[Required work]
Say how many lines in the entries hold the string "States", giving the number by itself.

[Data excerpts]
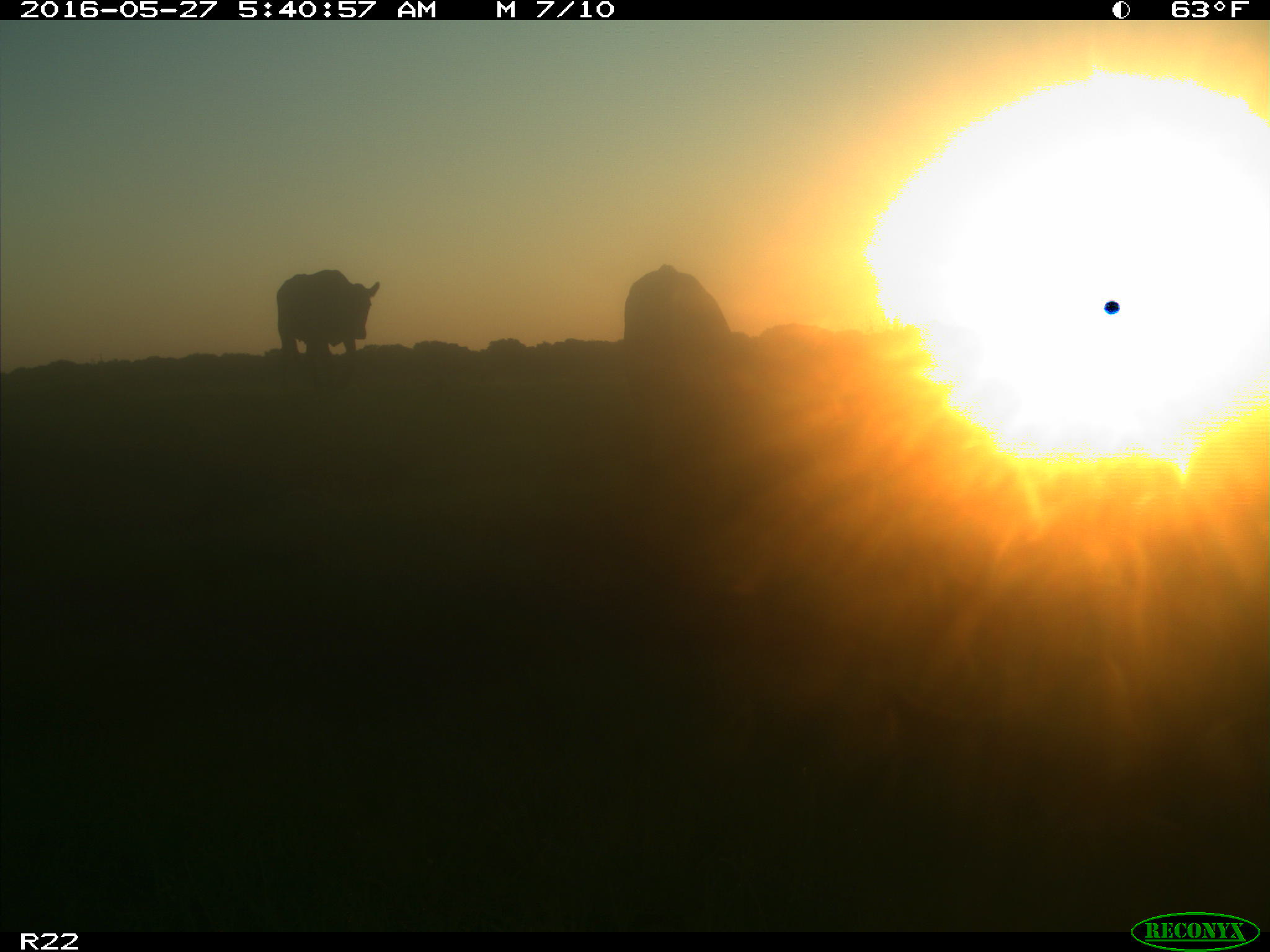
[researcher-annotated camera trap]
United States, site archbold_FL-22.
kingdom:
---
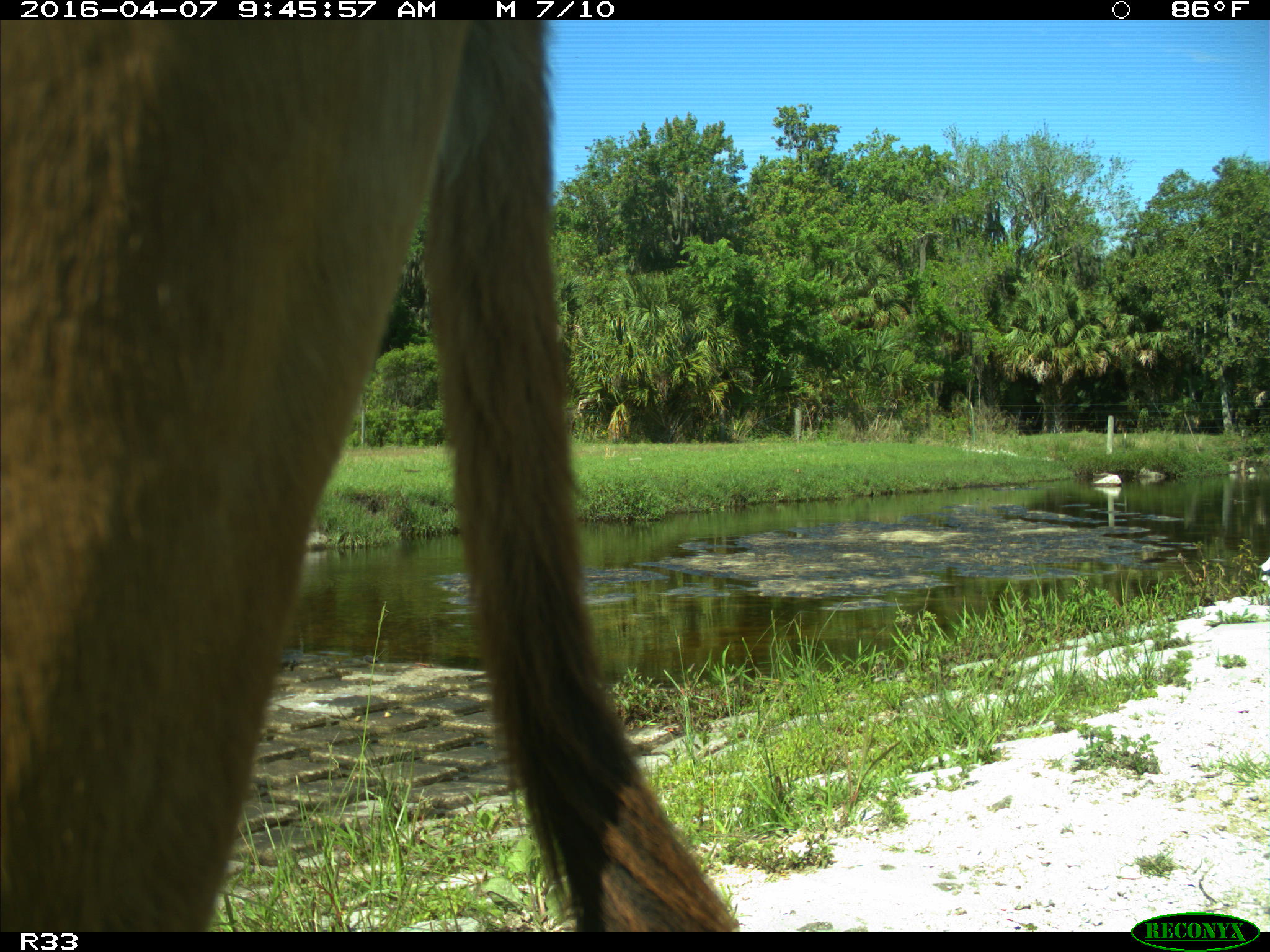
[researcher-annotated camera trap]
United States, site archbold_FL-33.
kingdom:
==
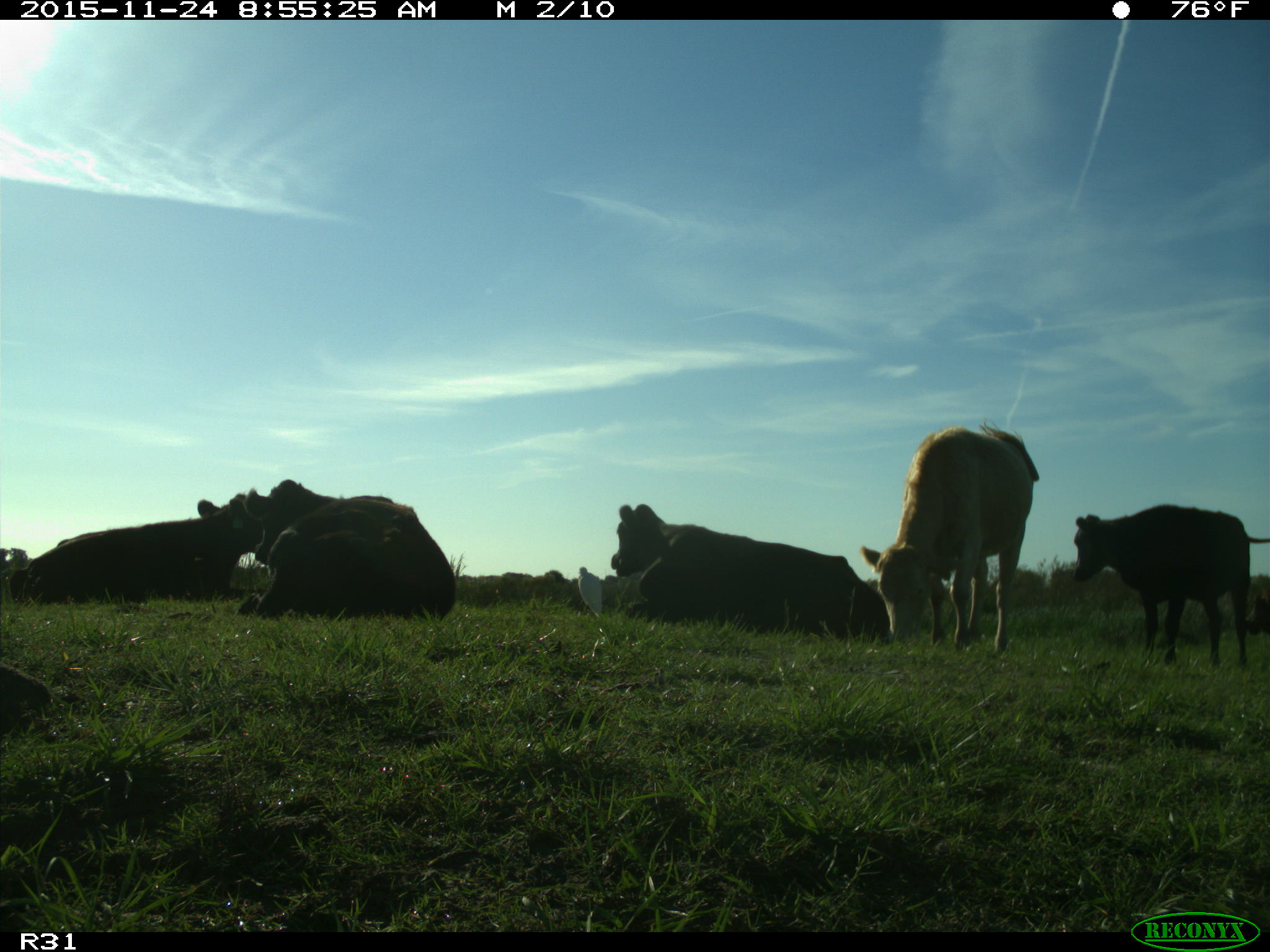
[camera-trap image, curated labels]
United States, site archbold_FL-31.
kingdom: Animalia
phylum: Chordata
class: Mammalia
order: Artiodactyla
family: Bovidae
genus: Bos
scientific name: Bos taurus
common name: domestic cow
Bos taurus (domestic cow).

[Answer to the exercise]
3